** DATASET ENTRIES **
>>>>
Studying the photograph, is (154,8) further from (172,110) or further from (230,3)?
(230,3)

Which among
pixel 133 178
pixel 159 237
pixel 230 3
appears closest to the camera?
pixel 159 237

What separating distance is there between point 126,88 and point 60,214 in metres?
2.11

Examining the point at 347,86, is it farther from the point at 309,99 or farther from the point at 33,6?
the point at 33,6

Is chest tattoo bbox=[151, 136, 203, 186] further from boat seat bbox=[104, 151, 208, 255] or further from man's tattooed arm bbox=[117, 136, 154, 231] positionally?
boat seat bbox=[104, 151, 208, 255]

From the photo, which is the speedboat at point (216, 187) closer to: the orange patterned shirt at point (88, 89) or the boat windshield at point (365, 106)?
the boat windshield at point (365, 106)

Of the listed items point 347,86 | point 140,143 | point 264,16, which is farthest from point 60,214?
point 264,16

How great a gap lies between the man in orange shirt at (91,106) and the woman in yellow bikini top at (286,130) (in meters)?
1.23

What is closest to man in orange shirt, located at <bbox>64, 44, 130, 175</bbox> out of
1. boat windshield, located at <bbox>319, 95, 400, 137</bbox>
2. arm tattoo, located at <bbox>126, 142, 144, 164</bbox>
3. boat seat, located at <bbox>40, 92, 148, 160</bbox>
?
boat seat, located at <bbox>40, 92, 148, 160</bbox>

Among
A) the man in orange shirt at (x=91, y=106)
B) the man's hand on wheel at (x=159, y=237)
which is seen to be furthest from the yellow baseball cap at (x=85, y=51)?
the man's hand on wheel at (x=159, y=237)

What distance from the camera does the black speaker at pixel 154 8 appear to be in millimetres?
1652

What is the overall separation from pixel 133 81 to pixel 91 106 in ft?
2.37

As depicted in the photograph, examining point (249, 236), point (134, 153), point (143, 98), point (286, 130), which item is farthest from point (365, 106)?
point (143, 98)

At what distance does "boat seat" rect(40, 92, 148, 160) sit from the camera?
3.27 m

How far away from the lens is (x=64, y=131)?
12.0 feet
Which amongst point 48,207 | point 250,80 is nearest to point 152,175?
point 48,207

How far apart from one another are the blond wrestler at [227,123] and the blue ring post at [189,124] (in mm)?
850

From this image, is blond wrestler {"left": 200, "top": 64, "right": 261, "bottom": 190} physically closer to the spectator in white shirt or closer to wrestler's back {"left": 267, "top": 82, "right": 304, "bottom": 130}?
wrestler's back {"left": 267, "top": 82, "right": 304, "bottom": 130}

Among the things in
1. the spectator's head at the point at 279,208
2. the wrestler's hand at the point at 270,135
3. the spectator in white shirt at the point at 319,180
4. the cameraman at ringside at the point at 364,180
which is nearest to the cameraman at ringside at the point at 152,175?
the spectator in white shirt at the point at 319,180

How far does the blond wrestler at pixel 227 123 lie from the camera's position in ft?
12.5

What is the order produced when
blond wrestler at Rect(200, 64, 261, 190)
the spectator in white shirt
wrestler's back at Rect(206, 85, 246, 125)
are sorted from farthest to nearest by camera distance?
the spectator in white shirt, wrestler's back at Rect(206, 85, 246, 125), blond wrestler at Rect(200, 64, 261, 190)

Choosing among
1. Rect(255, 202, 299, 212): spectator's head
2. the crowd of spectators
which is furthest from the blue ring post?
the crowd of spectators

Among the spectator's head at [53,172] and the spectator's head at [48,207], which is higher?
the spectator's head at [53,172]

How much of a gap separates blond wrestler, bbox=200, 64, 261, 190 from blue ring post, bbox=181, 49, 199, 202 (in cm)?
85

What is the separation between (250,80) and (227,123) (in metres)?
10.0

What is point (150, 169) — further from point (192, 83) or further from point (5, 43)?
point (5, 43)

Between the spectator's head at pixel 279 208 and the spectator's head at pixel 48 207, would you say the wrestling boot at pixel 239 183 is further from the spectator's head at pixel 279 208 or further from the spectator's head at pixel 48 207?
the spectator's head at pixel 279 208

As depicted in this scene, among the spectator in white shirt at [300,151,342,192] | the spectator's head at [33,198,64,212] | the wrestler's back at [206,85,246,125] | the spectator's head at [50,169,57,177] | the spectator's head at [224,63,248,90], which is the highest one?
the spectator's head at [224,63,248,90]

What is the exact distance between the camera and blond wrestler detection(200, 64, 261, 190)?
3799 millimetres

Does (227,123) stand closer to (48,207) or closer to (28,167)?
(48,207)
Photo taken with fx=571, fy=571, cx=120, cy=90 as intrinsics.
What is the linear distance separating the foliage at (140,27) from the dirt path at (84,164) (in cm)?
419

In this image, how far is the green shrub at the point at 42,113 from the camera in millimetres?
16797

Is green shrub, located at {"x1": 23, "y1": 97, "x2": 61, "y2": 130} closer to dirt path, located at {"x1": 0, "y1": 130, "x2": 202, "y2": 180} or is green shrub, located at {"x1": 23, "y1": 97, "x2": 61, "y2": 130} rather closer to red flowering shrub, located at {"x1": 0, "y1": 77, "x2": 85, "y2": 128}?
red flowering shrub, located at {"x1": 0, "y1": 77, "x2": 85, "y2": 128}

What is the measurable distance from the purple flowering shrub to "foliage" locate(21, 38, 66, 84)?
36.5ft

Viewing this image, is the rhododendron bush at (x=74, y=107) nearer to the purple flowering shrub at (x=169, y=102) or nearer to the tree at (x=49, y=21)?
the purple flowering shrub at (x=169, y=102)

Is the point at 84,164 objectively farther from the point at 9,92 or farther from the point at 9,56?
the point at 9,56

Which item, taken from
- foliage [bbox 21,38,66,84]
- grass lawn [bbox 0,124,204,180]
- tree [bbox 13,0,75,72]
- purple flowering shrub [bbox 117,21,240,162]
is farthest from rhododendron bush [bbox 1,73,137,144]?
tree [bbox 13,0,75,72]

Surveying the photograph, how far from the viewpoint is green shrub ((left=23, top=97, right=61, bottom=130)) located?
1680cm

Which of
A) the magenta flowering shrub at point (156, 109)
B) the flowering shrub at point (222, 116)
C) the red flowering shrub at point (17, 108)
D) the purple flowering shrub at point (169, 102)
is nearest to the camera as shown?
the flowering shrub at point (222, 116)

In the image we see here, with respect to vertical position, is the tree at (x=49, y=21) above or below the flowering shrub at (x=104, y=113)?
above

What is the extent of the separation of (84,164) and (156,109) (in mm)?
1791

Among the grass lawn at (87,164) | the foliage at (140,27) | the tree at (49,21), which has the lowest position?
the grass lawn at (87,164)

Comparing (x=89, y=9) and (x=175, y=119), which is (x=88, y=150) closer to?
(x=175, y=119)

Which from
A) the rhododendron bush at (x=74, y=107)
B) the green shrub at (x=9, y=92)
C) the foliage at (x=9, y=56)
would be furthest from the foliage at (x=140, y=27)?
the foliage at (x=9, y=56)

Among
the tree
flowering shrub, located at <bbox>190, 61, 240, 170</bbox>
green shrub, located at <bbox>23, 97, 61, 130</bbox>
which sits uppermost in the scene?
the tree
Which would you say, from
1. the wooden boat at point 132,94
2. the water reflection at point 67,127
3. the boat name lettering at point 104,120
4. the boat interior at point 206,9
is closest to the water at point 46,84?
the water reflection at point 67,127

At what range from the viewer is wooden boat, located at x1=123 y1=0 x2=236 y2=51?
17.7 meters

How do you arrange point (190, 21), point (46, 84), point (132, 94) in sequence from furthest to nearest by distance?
<<<<
** AIM OF THE EXERCISE **
Quote the records word for word, beginning at the line that contains "In the image" and stopping at the last line of the records.

** FULL RESPONSE **
In the image we see here, with respect to vertical position, is the tree at (x=49, y=21) above or below the flowering shrub at (x=104, y=113)?
above

What is the extent of the separation of (84,164) and (156,109) (in mm)?
1791

Among the grass lawn at (87,164) | the foliage at (140,27) | the tree at (49,21), which has the lowest position?
the grass lawn at (87,164)

Comparing (x=89, y=9) and (x=175, y=119), which is (x=88, y=150) closer to?
(x=175, y=119)

Which from
A) the rhododendron bush at (x=74, y=107)
B) the green shrub at (x=9, y=92)
C) the foliage at (x=9, y=56)
would be furthest from the foliage at (x=140, y=27)?
the foliage at (x=9, y=56)

Among
the tree
flowering shrub, located at <bbox>190, 61, 240, 170</bbox>
green shrub, located at <bbox>23, 97, 61, 130</bbox>
which sits uppermost in the scene?
the tree
Which would you say, from
1. the wooden boat at point 132,94
2. the water reflection at point 67,127
3. the boat name lettering at point 104,120
4. the boat interior at point 206,9
is closest to the water at point 46,84?
the water reflection at point 67,127

At what range from the viewer is wooden boat, located at x1=123 y1=0 x2=236 y2=51?
17.7 meters

How do you arrange point (190, 21), point (46, 84), point (132, 94) in sequence from furthest to nearest by distance?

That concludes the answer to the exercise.